Instructions to follow ::
Only the lines from the start of the data through the line with "消费者版 Office 2019 在华上市 售价748元的照片 - 2" belong in the copy. Restate them word for word, minus the pictures.

Short web captions ::

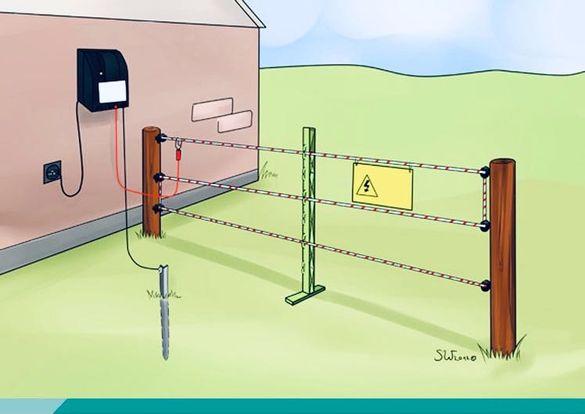 Електропастири на ток, батерия или слънчев панел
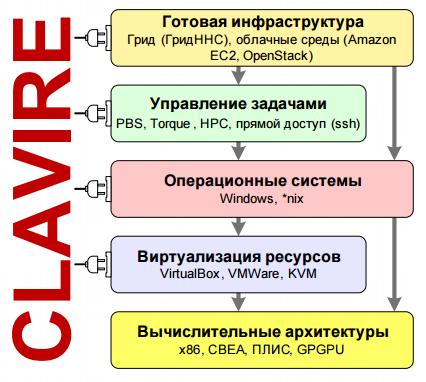 Облачные вычисления второго поколения: Система CLAVIRE - 4
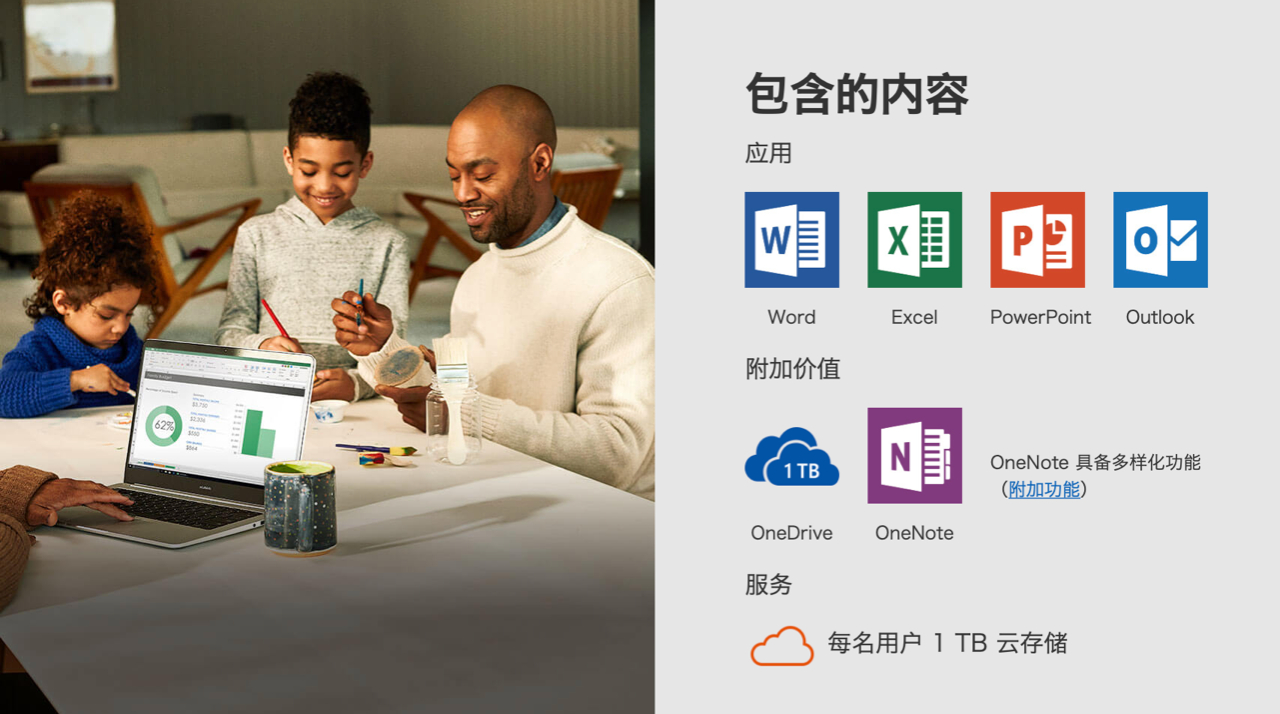 消费者版 Office 2019 在华上市 售价748元的照片 - 2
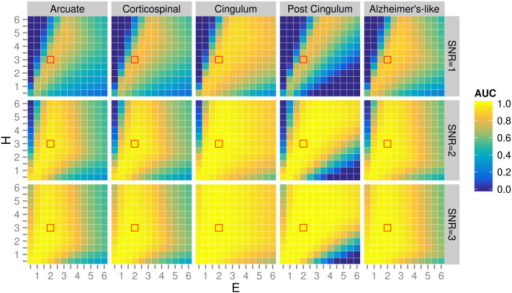 Influence of SNR and CFE parameters (E and H) on simulated pathology in five regions-of-interest. Plots are colour-coded by AFROC area under the curve (AUC). All plots were generated with C = 0.5 and a connectivity-based smoothing kernel of 10 mm FWHM. Red squares indicate recommended values (H = 3, E = 2).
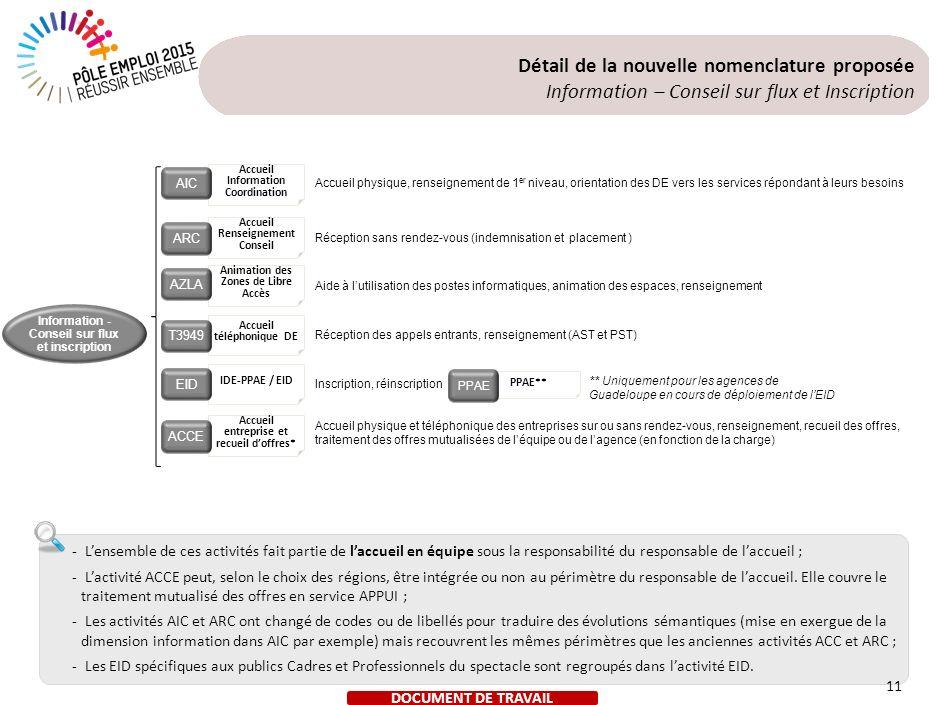 Détail de la nouvelle nomenclature proposée Gestion des droits
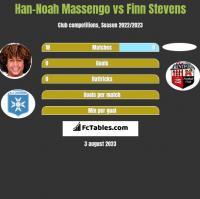 Han-Noah Massengo vs Finn Stevens h2h player stats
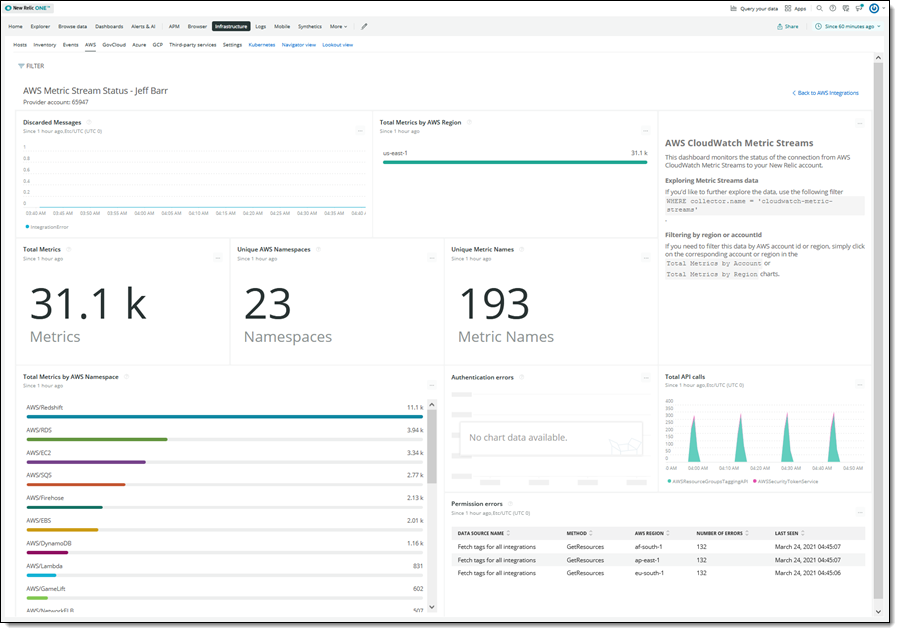 Metrics displayed in the New Relic UI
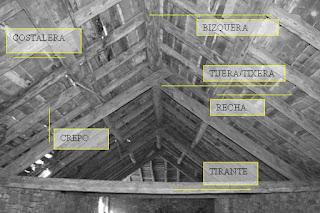 Buscando a pyrene empezando la casa por el tejado - Estructura tejado madera ...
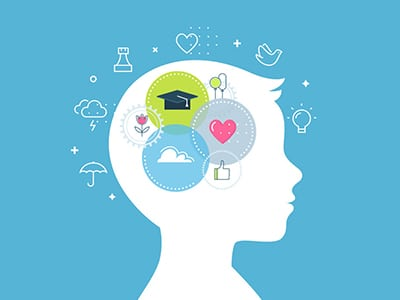 Social and Emotional Learning (SEL) Market
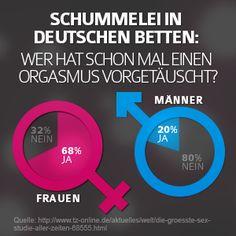 Sex Fact: Schein und Sein http://www.shopaman.de/blog/darkroom/orgasmus-vorgetaeuscht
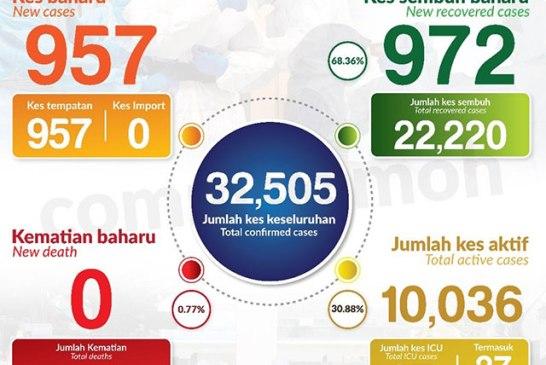 Malaysia COVID-19 2020-11-01 cases 01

Result of this task ::
 Електропастири на ток, батерия или слънчев панел
 Облачные вычисления второго поколения: Система CLAVIRE - 4
 消费者版 Office 2019 在华上市 售价748元的照片 - 2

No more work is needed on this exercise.